Prevent problems with privacy regs

Mistakes could prove costly

Compliance with the Health Insurance Portability and Accountability Act (HIPAA) is a major area of concern for patient registration areas, according to Nancy Dean, vice president of compliance, privacy and internal audit at NYU Langone Medical Center in New York City.

Staff members must give patients the Notice of Privacy Practices, have them sign the acknowledgement, and then correctly log this information into the registration system, says Dean. They also must inform patients how their information is going to be used, she says.

In addition, says Dean, registration staff members must be able to effectively answer the patients' HIPAA questions. "Staff must ask patients when they are being admitted if they would like to be listed in the facility directory," she says. "They must collect appropriate documentation to ensure they are dealing with the actual patient and not someone who may have stolen the patient's medical identity."

Staff must verify the patient's identity through photo identification, a palm scan, or other methods, to ensure they are addressing the correct patient, says Dean. "Medical identity theft can be more than an insurance or financial issue. It can also jeopardize a patient's care by compromising their medical record," she says. "Ensuring insurance information is accurate and complete is also critical to make sure correct billing takes place."

Avoid complaints

Patients can file complaints with the Office of Civil Rights if they feel that their HIPAA rights were violated, warns Dean.

"Patients that do not understand their HIPAA rights and how their information is used, disclosed, or secured may file a complaint," she adds.

Penalties for HIPAA violations have increased under the Health Information Technology for Economic and Clinical Health Act, now ranging from $100 to $50,000 per violation, and there has been a recent increase in enforcement actions, notes Dean. "The federal government is taking HIPAA very seriously," she says. "So are patients, because they're more frequently hearing about HIPAA breaches and medical identity theft activities in the media."

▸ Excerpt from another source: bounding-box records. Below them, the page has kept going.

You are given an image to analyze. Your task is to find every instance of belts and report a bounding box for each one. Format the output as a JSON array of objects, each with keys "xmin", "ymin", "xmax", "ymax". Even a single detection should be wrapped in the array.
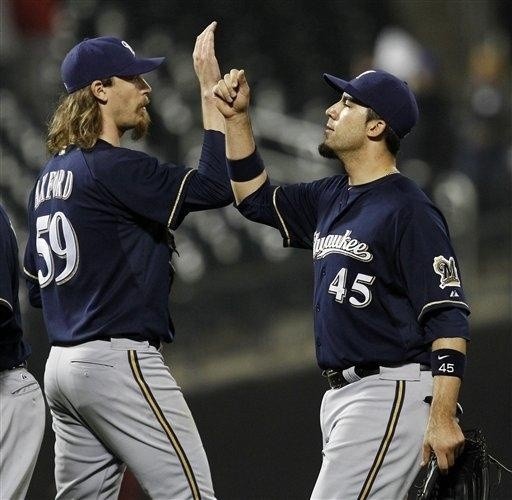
[{"xmin": 327, "ymin": 363, "xmax": 380, "ymax": 389}]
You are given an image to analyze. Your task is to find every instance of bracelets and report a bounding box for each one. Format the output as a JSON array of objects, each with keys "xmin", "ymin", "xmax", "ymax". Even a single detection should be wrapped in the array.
[{"xmin": 431, "ymin": 349, "xmax": 466, "ymax": 383}]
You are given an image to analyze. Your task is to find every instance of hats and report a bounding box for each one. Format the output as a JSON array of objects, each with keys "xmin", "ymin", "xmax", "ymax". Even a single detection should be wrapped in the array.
[
  {"xmin": 60, "ymin": 37, "xmax": 166, "ymax": 94},
  {"xmin": 322, "ymin": 69, "xmax": 420, "ymax": 139}
]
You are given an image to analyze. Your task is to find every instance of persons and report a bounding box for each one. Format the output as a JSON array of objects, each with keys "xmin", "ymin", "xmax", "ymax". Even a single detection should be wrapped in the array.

Dean recommends taking the following steps:

• Develop a checklist for the registration staff, so they are certain to ask all the necessary questions, distribute needed materials, obtain signatures when needed, and verify the patient's identity.

• Re-evaluate processes regularly to make sure they are still appropriate.

• Conduct random audits to ensure staff are following policies and procedures.

• Provide registration staff with training on HIPAA requirements and the organization's policies and procedures.

"A well-trained staff can answer patients' questions, identify any potential issues, and resolve issues quickly," Dean says.